> Work required
From first line to last, retype the data exactly.

> Information
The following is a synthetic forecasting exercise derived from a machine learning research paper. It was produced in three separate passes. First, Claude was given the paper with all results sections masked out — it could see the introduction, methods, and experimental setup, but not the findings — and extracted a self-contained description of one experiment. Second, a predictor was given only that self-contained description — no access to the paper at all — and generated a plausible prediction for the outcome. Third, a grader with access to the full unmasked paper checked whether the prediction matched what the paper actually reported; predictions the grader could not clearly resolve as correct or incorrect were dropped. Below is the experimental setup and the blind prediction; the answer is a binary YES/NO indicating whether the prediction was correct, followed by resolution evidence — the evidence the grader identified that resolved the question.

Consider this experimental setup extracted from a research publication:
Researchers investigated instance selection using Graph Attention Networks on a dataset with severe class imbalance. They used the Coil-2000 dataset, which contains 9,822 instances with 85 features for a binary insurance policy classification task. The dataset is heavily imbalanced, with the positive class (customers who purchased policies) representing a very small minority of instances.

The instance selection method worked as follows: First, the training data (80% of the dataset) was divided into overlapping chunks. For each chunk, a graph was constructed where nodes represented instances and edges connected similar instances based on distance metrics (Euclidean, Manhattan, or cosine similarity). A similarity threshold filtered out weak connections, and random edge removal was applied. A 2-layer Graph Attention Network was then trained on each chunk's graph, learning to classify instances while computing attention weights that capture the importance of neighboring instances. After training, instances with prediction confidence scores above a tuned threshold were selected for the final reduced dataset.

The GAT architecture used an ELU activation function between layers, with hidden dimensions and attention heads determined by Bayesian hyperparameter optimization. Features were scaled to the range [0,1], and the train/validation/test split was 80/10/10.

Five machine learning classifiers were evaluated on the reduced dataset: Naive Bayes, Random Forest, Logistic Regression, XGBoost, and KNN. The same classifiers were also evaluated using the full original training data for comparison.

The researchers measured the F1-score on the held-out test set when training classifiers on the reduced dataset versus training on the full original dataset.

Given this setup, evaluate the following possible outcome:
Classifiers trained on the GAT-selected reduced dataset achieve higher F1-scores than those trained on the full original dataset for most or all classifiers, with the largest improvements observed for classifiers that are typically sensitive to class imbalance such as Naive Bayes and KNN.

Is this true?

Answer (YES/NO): NO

> Written answer
The following is a synthetic forecasting exercise derived from a machine learning research paper. It was produced in three separate passes. First, Claude was given the paper with all results sections masked out — it could see the introduction, methods, and experimental setup, but not the findings — and extracted a self-contained description of one experiment. Second, a predictor was given only that self-contained description — no access to the paper at all — and generated a plausible prediction for the outcome. Third, a grader with access to the full unmasked paper checked whether the prediction matched what the paper actually reported; predictions the grader could not clearly resolve as correct or incorrect were dropped. Below is the experimental setup and the blind prediction; the answer is a binary YES/NO indicating whether the prediction was correct, followed by resolution evidence — the evidence the grader identified that resolved the question.

Consider this experimental setup extracted from a research publication:
Researchers investigated instance selection using Graph Attention Networks on a dataset with severe class imbalance. They used the Coil-2000 dataset, which contains 9,822 instances with 85 features for a binary insurance policy classification task. The dataset is heavily imbalanced, with the positive class (customers who purchased policies) representing a very small minority of instances.

The instance selection method worked as follows: First, the training data (80% of the dataset) was divided into overlapping chunks. For each chunk, a graph was constructed where nodes represented instances and edges connected similar instances based on distance metrics (Euclidean, Manhattan, or cosine similarity). A similarity threshold filtered out weak connections, and random edge removal was applied. A 2-layer Graph Attention Network was then trained on each chunk's graph, learning to classify instances while computing attention weights that capture the importance of neighboring instances. After training, instances with prediction confidence scores above a tuned threshold were selected for the final reduced dataset.

The GAT architecture used an ELU activation function between layers, with hidden dimensions and attention heads determined by Bayesian hyperparameter optimization. Features were scaled to the range [0,1], and the train/validation/test split was 80/10/10.

Five machine learning classifiers were evaluated on the reduced dataset: Naive Bayes, Random Forest, Logistic Regression, XGBoost, and KNN. The same classifiers were also evaluated using the full original training data for comparison.

The researchers measured the F1-score on the held-out test set when training classifiers on the reduced dataset versus training on the full original dataset.

Given this setup, evaluate the following possible outcome:
Classifiers trained on the GAT-selected reduced dataset achieve higher F1-scores than those trained on the full original dataset for most or all classifiers, with the largest improvements observed for classifiers that are typically sensitive to class imbalance such as Naive Bayes and KNN.

Is this true?

Answer (YES/NO): NO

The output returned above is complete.